Tekst źródłowy
───
“Hurra!” – zakrzykną fani Pentaksa. Okazuje się, że ich ulubiona firma wciąż żyje i, po upływie dwóch lat od ostatniej premiery i roku od przejęcia przez konkurencyjnego Ricoha, wprowadza na rynek nową lustrzankę oznaczoną symbolem K-30.
Szum nareszcie pod kontrolą
Jeśli chodzi o jakość zdjęć, trzeba przyznać że inżynierowie Pentaksa dali z siebie wszystko. Czesta bolączka starszych lustrzanek tego producenta – wyraźny szum – należy już do przeszłości. Wyniki testów laboratoryjnych pokazują, że K-30 wypadł imponująco w pomiarach Visual Noise. Chcąc drukować zdjęcia w formie plakatu o rozmiarze arkusza A3, możemy śmiało korzystać nawet z czułości ISO 6400, Zdjęcia wykonane przy takiej czułości wyglądają dobrze również wtedy, kiedy oglądamy je w pełnym rozmiarze na monitorze komputera. Wierność odwzorowania szczegółów na poziomie 79 procent przy czułości ISO 3200 jest przy tym w pełni satysfakcjonująca.
───
Zadanie 1
Przepisz wiernie fragment tekstu o lustrzance Pentax K-30 od słów „Szum nareszcie pod” do słów „w pełni satysfakcjonująca.”, łącznie z nimi.
Zadanie 2
Napisz dalszy ciąg tekstu o lustrzance Pentax K-30, zaczynając zaraz po jego ostatnim zdaniu.
Poniższy materiał nie ma żadnego związku z tekstem o lustrzance Pentax K-30.

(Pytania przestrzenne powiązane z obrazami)
───
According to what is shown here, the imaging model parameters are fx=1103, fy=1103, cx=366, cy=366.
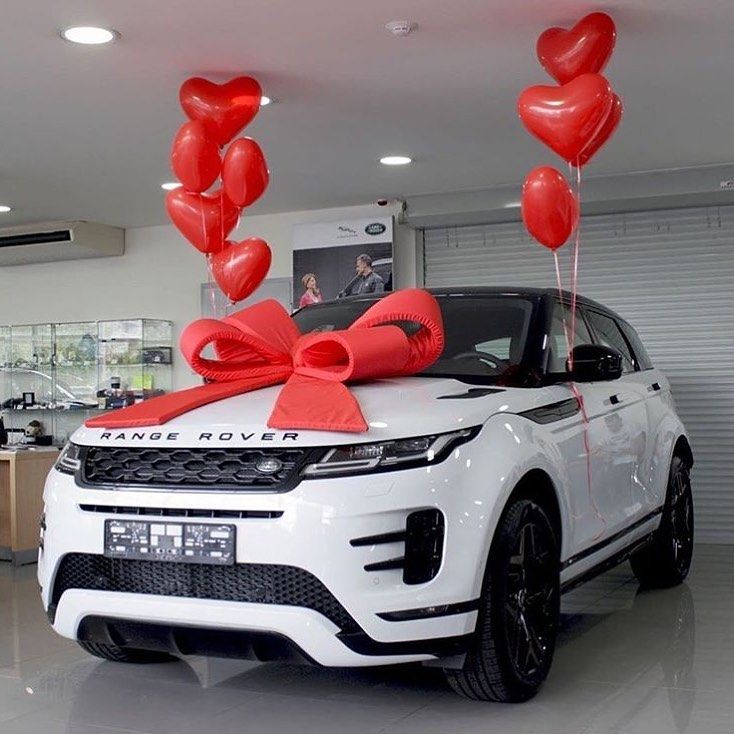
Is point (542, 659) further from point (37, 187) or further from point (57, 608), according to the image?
point (37, 187)

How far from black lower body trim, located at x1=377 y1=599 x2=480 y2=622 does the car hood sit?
1.70 ft

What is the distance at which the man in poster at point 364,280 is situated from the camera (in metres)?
9.40

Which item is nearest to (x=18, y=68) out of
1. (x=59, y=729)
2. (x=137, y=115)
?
(x=137, y=115)

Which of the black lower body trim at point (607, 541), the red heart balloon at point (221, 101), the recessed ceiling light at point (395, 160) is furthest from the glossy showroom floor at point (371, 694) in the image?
the recessed ceiling light at point (395, 160)

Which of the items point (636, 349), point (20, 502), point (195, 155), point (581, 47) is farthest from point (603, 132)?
point (20, 502)

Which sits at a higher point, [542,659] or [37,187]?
[37,187]

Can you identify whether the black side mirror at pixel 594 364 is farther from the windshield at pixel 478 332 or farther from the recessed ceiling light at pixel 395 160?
the recessed ceiling light at pixel 395 160

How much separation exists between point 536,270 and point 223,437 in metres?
6.11

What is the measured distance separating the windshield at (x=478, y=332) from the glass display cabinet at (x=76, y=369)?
588 cm

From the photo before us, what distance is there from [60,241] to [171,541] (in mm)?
7372

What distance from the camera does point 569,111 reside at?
4.76m

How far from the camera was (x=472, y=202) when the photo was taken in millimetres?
8945

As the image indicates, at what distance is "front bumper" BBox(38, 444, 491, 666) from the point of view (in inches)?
126

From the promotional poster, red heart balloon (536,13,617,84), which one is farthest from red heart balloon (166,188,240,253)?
the promotional poster
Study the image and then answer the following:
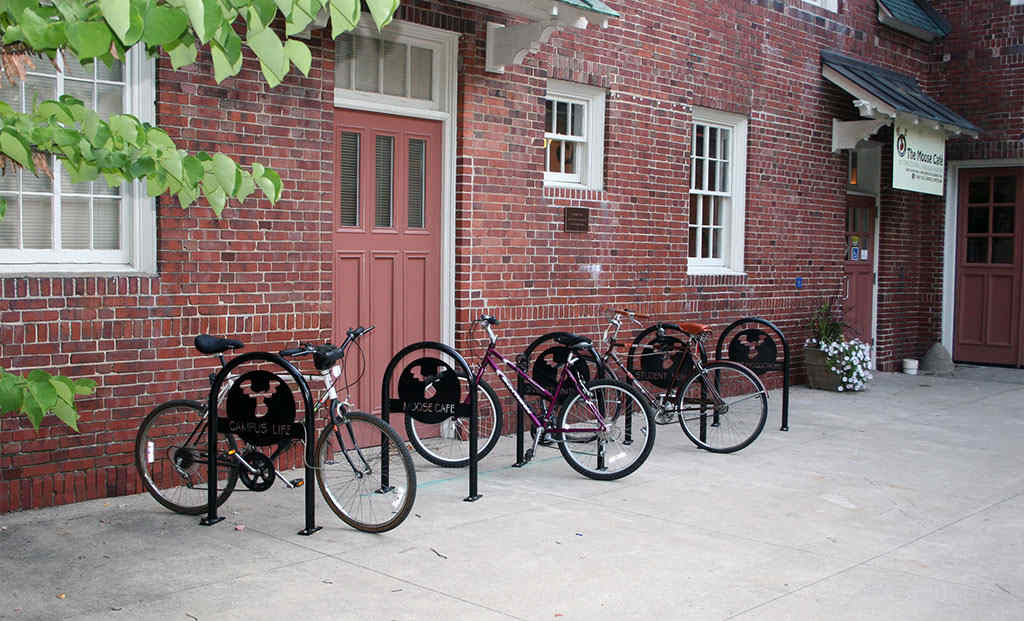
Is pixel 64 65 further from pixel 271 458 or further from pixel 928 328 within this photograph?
pixel 928 328

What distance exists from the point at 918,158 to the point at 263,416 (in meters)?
10.1

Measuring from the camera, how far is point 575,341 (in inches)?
293

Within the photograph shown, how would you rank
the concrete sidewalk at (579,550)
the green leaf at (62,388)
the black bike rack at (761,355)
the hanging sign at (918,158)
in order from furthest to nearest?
the hanging sign at (918,158), the black bike rack at (761,355), the concrete sidewalk at (579,550), the green leaf at (62,388)

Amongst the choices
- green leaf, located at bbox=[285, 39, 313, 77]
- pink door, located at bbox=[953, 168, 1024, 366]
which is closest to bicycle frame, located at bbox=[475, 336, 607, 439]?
green leaf, located at bbox=[285, 39, 313, 77]

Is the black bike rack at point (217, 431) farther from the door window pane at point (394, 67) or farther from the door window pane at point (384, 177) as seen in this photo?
the door window pane at point (394, 67)

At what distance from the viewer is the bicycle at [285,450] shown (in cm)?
575

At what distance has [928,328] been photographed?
1493cm

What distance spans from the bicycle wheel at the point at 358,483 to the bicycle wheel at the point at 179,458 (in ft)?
Answer: 1.83

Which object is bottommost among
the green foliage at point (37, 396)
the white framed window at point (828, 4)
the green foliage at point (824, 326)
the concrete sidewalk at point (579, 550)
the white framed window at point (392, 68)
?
the concrete sidewalk at point (579, 550)

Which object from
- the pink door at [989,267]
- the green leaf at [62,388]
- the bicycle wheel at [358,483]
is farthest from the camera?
the pink door at [989,267]

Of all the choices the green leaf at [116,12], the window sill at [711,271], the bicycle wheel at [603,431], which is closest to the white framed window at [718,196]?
the window sill at [711,271]

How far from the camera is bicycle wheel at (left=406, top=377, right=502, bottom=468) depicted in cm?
742

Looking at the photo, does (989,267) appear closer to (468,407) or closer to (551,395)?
(551,395)

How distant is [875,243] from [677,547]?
31.4 ft
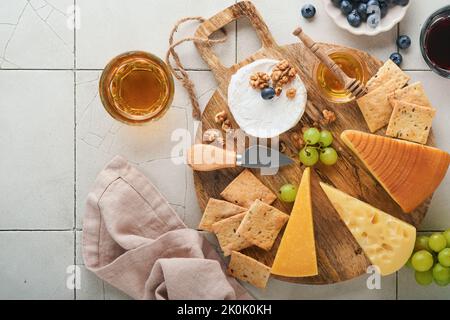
───
Wynik zadania 1
Szum nareszcie pod kontrolą
Jeśli chodzi o jakość zdjęć, trzeba przyznać że inżynierowie Pentaksa dali z siebie wszystko. Czesta bolączka starszych lustrzanek tego producenta – wyraźny szum – należy już do przeszłości. Wyniki testów laboratoryjnych pokazują, że K-30 wypadł imponująco w pomiarach Visual Noise. Chcąc drukować zdjęcia w formie plakatu o rozmiarze arkusza A3, możemy śmiało korzystać nawet z czułości ISO 6400, Zdjęcia wykonane przy takiej czułości wyglądają dobrze również wtedy, kiedy oglądamy je w pełnym rozmiarze na monitorze komputera. Wierność odwzorowania szczegółów na poziomie 79 procent przy czułości ISO 3200 jest przy tym w pełni satysfakcjonująca.

Wynik zadania 2
Sercem Pentaksa K-30 jest matryca CMOS w formacie APS-C o rozdzielczości 16,1 megapiksela. Maksymalna zmierzona w laboratorium ostrość krawędzi na zdjęciach wyniosła 1361 par linii na wysokość obrazu – nie jest to zły wynik, ale też nie rewelacyjny. Niemiłym zaskoczeniem był dla nas szybki spadek rozdzielczości aż o 100 par linii pomiędzy poziomami czułości ISO 100 a ISO 800. Nawet wprowadzony na rynek dwa lata temu model K-5 z matrycą o takiej samej rozdzielczości wypadał pod tym względem nieco lepiej.
K-30 radzi sobie za to doskonale z reprodukcją barw. Kolory na zdjęciach niemal nie różnią się od referencyjnych, nawet odcienie czerwieni nie odbiegają zauważalnie od normy. Pochwalić trzeba też szeroki zakres dynamiki przekraczający 10 stopni przysłony aż do czułości ISO 800.
Podsumowując, Pentax K-30 ustanowił nowy rekord jakości zdjęć w rankingu aparatów systemowych i lustrzanek z półki cenowej do 4500 złotych, nieznacznie wyprzedzając bezlusterkowca Sony NEX-F3.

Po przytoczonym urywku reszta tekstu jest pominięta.